Libye - La bataille entre Haftar et le GNA de Sarraj tourne au bain de sang dans le sud : au moins 60 morts

 La Libye sombre ... (Photo Archives)

Les tentatives de rapprochement entre Tripoli (al-Sarraj) et Tobrouk (Haftar) restent sans lendemain. Au sud, c'est la guerre à outrance pour le contrôle des bases militaires. Au moins 60 morts. Le bilan risque d'être beaucoup plus lourd.

Au moins 60 personnes, dont des civils, ont péri jeudi dans des affrontements aux abords de la base aérienne de Brak Al Chati, dans le sud de la Libye.  Les affrontements opposent les forces de l'Armée nationale libyenne (ANL), basée dans l'est du pays et que dirige le général Khalifa Haftar et  des combattants d'une faction rivale.

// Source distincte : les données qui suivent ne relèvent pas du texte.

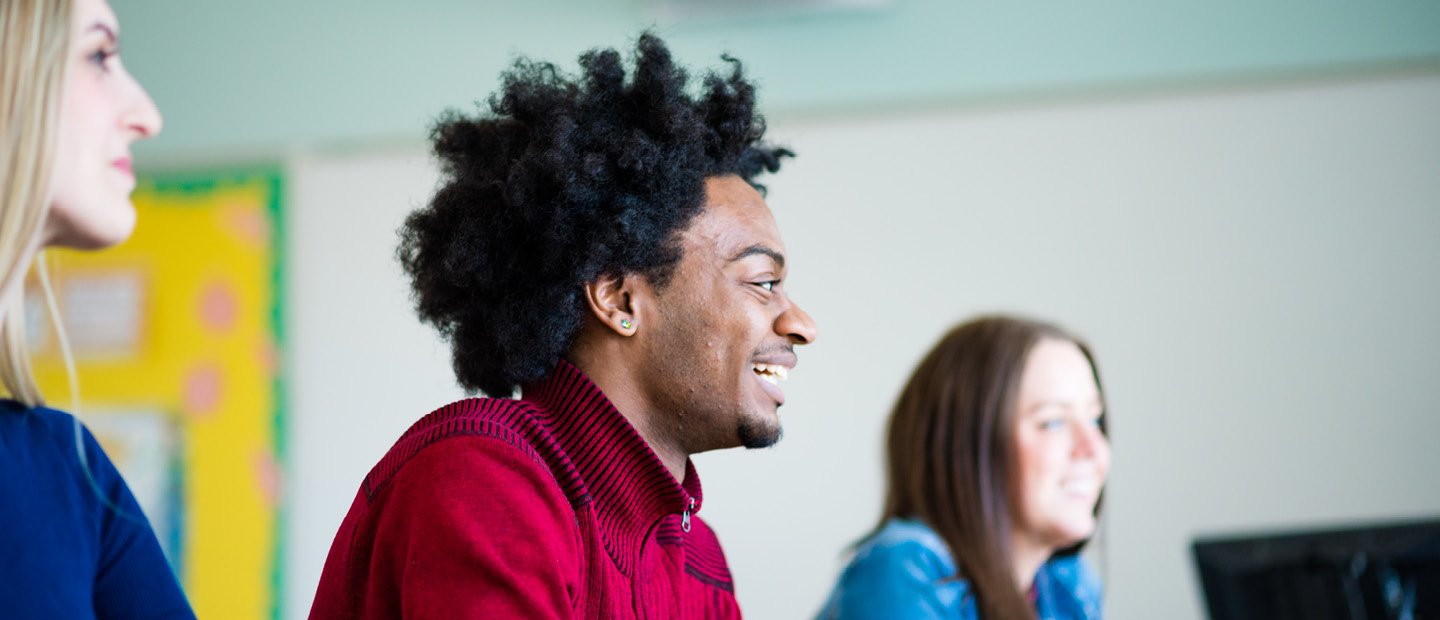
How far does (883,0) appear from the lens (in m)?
3.09

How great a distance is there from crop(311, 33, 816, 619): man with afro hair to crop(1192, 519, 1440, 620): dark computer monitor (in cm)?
63

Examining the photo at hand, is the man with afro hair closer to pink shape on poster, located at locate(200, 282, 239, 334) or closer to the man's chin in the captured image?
the man's chin

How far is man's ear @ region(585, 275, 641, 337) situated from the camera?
145cm

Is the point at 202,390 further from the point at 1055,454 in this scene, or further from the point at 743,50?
the point at 1055,454

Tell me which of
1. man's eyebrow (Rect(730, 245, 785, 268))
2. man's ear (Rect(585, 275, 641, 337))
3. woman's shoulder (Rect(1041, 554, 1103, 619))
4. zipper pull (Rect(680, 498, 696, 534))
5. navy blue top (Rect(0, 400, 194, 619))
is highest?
man's eyebrow (Rect(730, 245, 785, 268))

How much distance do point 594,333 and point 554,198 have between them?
0.17 metres

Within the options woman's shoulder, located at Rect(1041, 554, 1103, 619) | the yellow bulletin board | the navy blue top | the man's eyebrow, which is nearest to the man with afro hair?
the man's eyebrow

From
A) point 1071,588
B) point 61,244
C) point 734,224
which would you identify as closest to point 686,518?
point 734,224

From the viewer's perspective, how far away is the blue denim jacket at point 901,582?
176cm

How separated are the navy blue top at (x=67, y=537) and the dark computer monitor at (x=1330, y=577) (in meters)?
1.23

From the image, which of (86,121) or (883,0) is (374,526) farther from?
(883,0)

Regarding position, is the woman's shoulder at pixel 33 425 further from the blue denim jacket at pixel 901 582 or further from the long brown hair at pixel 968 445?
the long brown hair at pixel 968 445

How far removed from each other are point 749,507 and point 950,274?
0.73 meters

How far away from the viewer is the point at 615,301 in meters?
1.47
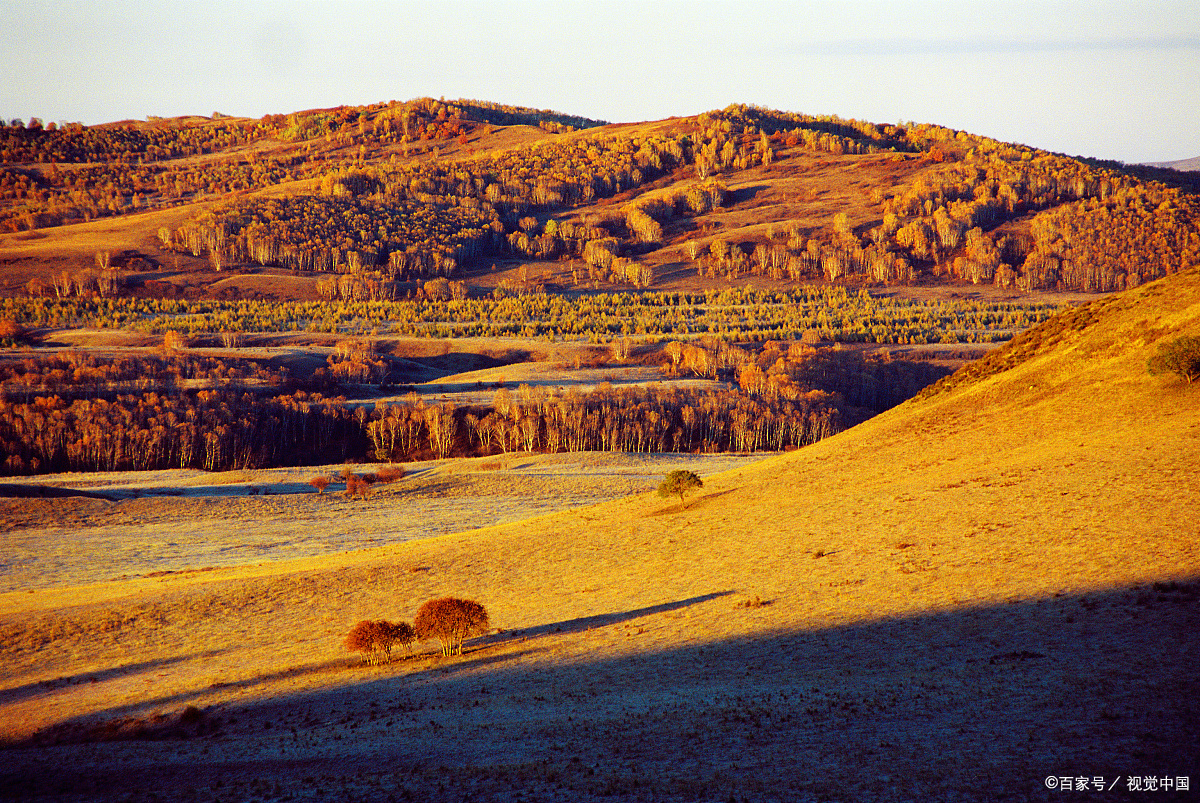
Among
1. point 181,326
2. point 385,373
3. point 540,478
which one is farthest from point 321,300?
point 540,478

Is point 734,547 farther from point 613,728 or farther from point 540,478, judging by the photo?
point 540,478

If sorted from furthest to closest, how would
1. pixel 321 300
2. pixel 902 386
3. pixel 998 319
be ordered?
1. pixel 321 300
2. pixel 998 319
3. pixel 902 386

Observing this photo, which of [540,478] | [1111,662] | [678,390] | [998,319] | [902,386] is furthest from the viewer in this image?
[998,319]

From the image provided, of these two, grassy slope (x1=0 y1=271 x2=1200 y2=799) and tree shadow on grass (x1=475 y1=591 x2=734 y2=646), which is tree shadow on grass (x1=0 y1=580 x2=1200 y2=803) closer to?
grassy slope (x1=0 y1=271 x2=1200 y2=799)

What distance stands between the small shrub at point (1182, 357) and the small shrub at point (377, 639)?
2815cm

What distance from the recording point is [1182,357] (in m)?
31.2

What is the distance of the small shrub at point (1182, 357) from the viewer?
30938mm

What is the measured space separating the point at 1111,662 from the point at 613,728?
9.12m

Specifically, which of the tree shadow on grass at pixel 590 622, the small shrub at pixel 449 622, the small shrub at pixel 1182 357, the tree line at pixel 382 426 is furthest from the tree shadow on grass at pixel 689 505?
the tree line at pixel 382 426

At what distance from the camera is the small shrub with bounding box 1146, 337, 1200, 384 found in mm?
30938

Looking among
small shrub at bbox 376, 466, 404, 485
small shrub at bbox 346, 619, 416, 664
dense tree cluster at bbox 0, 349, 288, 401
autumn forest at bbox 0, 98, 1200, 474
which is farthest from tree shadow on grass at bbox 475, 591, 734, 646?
dense tree cluster at bbox 0, 349, 288, 401

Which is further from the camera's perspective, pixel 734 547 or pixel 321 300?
pixel 321 300

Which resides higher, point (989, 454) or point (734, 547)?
point (989, 454)

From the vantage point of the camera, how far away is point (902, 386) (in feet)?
368
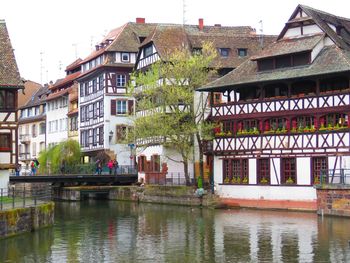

 La bataille s'est déroulée autour d'une base aérienne tenue par les forces du général Haftar qui cherchent à étendre leur influence au sud au détriment du gouvernement d'union nationale (GNA) basé à Tripoli.

 Le bilan pourrait être plus lourd. Selon le maire de Brak Al-Shati, Ibrahim Zemmi, 74 éléments de la 12ème brigade de l'ANL ont été tués et dix-huit autres blessés. Un porte-parole de la brigade cité par Reuters évoque 86 morts dont des membres de la brigade et des civils. Le site Libyan Herald parle même de 130 morts parmi les troupes de Haftar dont certains "exécutés".

 Un porte-parole de « troisième force » de Misrata, Mohamed Gliwan a indiqué qu’ils ont attaqué la base en raison de "des mouvements suspects" à l'intérieur. Cette base, a-t-il indiqué, est devenue menace. "Nous avons détruit toutes les forces à l'intérieur" a-t-il indiqué selon Reuters.

 Guerre civile

Malgré la rencontre entre Haftar et Al-Sarraj au cours de laquelle ils avaient convenu de calmer la situation dans le sud, la tension est montée crescendo avec une multiplication des accrochages entre les forces du général Haftar et les groupes qui soutiennent les autorités en place dans la capitale Tripoli.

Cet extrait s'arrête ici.